The oldest birotule-bearing freshwater sponges from the Upper Cretaceous–lower Paleocene Deccan volcanic-associated sediments of India

BANDANA SAMANT, ROBERTO PRONZATO, DHANANJAY MAHENDRAKUMAR MOHABEY, TIZIANA CUBEDDU, GIACINTA ANGELA STOCCHINO, KRUTIKA JANGALE, PRANAY THALAL, ANUP DHOBALE, and RENATA MANCONI

Samant, B., Pronzato, R., Mohabey, D.M., Cubeddu, T., Stocchino, G.A., Jangale, K., Thalal, P., Dhobale, A., and Manconi, R. 2023. The oldest birotule-bearing freshwater sponges from the Upper Cretaceous–lower Paleocene Deccan volcanic-associated sediments of India. Acta Palaeontologica Polonica 68 (1): 167–174.

A new fossil occurrence of freshwater sponges (Porifera: Demospongiae) is reported from the Deccan volcanic associated Naskal intertrappean locality, deposited in an interval of <100 kyr across the Cretaceous/Paleogene (K/Pg) boundary. This is the oldest record of siliceous fossil birotule spicules (gemmuloscleres) belonging to asexual resting stages typical of the order Spongillida. The analysis supports the ascription of these fossils to the family Palaeospongillidae. The diagnosis and description of Longibirotula Pronzato and Manconi gen. nov. and its type species Longibirotula antiqua Manconi and Samant sp. nov. from the Naskal intertrappean is based on skeletal and gemmular spicular morphotraits. The findings have provided evidence of the presence of diversified groups of freshwater sponges during the Late Cretaceous on the Indian subcontinent and Gondwanaland. From the biogeographic context, the findings track the evolutionary trends of the oldest continental sponges in the Asian and Australasian/Insular Pacific regions.

Key words: Porifera, Palaeospongillidae, inland water sponges, conservative morphotraits, gemmules, siliceous ­skeleton, palaeobiodiversity, palaeogeography, Cretaceous, Paleocene, Deccan traps.

Bandana Samant [bandanabhu@gmail.com, ORCID: https://orcid.org/0000-0001-8257-452 ], Dhananjay Mahendrakumar Mohabey [dinomohabey@yahoo.com; ORCID: https://orcid.org.0000-0003-4538-6907 ], Krutika Jangale [krutismile1999@gmail.com; ORCID: https://orcid.org/0000-0002-1452-3545 ],

Pranay Thalal [ppt52525.pt.pt@gmail.com; ORCID: https://orcid.org/0000-0003-3768-1519 ] and Anup Dhobale ­[anupdhobale@gmail.com; ORCID: https://orcid.org/0000-0001-9496-0069 ], Postgraduate Department of Geology, RTM Nagpur University, Nagpur, Maharashtra 440001, India.

Roberto Pronzato [roberto.pronzato@unige.it; ORCID: https://orcid.org/0000-0003-1355-0936 ], Dipartimento di Scienze della Terra, dell’Ambiente e della Vita (DISTAV), Università di Genova, Genova, Italy.

Renata Manconi [rmanconi@uniss.it; ORCID: https://orcid.org/0000-0002-7619-8493 ], Tiziana Cubeddu [tcubeddu @uniss.it; ORCID: https://orcid.org/0000-0001-7522-8200 ], and Giacinta Angela Stocchino [stocchin@uniss.it; ORCID: https://orcid.org/0000-0002-7005-208X ], Dipartimento di Medicina Veterinaria, Laboratorio Zoologia, Università di Sassari, Sassari, Italy.

Received 30 October 2022, accepted 25 January 2023, available online 8 March 2023.

Copyright © 2023 B. Samant et al.
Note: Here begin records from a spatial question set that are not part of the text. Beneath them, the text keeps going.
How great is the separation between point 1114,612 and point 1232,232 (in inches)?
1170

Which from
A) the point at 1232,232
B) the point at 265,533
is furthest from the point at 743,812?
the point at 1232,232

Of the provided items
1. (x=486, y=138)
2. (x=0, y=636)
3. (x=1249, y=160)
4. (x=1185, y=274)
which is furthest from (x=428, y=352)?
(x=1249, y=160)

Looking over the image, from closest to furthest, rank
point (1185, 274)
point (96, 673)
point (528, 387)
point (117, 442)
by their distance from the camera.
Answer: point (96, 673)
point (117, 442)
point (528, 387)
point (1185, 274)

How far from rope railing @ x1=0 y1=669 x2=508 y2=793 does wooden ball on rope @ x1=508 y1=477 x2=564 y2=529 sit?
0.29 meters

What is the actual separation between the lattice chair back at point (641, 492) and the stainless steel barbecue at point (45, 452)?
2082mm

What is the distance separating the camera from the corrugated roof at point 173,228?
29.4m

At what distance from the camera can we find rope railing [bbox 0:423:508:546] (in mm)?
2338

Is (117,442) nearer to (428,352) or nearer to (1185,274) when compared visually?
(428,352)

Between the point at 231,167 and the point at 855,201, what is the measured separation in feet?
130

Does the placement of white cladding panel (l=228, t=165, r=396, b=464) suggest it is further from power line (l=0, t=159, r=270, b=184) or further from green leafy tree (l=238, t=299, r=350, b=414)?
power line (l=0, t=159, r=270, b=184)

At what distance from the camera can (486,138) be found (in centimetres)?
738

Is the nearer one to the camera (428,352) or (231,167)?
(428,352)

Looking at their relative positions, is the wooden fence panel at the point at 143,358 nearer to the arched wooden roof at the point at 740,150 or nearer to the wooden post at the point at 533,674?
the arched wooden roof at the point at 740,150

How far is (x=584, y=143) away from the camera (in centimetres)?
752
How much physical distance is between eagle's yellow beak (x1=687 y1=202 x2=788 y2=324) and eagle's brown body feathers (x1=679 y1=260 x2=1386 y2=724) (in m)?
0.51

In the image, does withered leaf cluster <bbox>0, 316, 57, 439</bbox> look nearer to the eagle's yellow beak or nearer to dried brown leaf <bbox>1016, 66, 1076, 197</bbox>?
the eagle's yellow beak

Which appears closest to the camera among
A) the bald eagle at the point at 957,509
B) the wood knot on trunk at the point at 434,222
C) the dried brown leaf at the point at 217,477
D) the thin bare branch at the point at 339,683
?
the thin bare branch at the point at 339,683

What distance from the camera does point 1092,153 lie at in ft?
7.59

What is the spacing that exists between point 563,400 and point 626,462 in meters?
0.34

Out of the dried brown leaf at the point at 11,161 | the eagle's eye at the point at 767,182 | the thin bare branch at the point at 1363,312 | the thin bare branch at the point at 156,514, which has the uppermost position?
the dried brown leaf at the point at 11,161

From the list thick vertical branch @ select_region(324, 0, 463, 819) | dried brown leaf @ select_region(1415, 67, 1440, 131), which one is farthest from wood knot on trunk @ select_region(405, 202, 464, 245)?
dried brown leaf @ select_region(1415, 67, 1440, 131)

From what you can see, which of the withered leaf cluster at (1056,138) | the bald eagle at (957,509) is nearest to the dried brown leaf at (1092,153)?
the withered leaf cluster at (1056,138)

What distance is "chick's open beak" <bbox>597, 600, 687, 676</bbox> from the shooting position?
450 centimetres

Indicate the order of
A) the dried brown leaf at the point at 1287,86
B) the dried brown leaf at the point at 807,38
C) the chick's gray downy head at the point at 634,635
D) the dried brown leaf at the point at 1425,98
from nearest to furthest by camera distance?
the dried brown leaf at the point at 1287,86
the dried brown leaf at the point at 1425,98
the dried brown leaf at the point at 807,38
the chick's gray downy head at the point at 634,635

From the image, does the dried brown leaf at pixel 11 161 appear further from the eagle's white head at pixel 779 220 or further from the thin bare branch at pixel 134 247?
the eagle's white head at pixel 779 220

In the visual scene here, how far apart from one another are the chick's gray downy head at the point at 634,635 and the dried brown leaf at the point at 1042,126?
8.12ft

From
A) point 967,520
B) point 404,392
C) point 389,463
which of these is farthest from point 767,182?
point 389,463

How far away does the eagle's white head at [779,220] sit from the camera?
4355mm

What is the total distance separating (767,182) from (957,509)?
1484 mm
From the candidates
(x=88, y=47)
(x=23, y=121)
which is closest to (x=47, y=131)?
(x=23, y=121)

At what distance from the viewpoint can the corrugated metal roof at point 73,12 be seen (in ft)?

This is an open-access article distributed under the terms of the Creative Commons Attribution License (for details please see http://creativecommons.org/licenses/by/4.0/), which permits unrestricted use, distribution, and reproduction in any medium, provided the original author and source are credited.

Introduction

The fossil freshwater sponges (Porifera: Demospongiae), known from both Laurasia and Gondwana, belong to the order Spongillida Manconi and Pronzato, 2002, which comprises three families with fossil taxa, i.e., Palaeospongillidae Volkmer-Ribeiro and Reitner, 1991, Potamolepidae Brien, 1967, and Spongillidae Gray, 1867. The oldest Spongillida fossil records (only spicules) dates back to the Permo-Carboniferous (Schindler et al. 2008), and the Late Jurassic (Spongilla purbeckensis Hinde, 1883). Unfortunately, fossil records of inland water sponges are very scarce, due to their fragile skeletal siliceous architecture (Pronzato et al. 2017).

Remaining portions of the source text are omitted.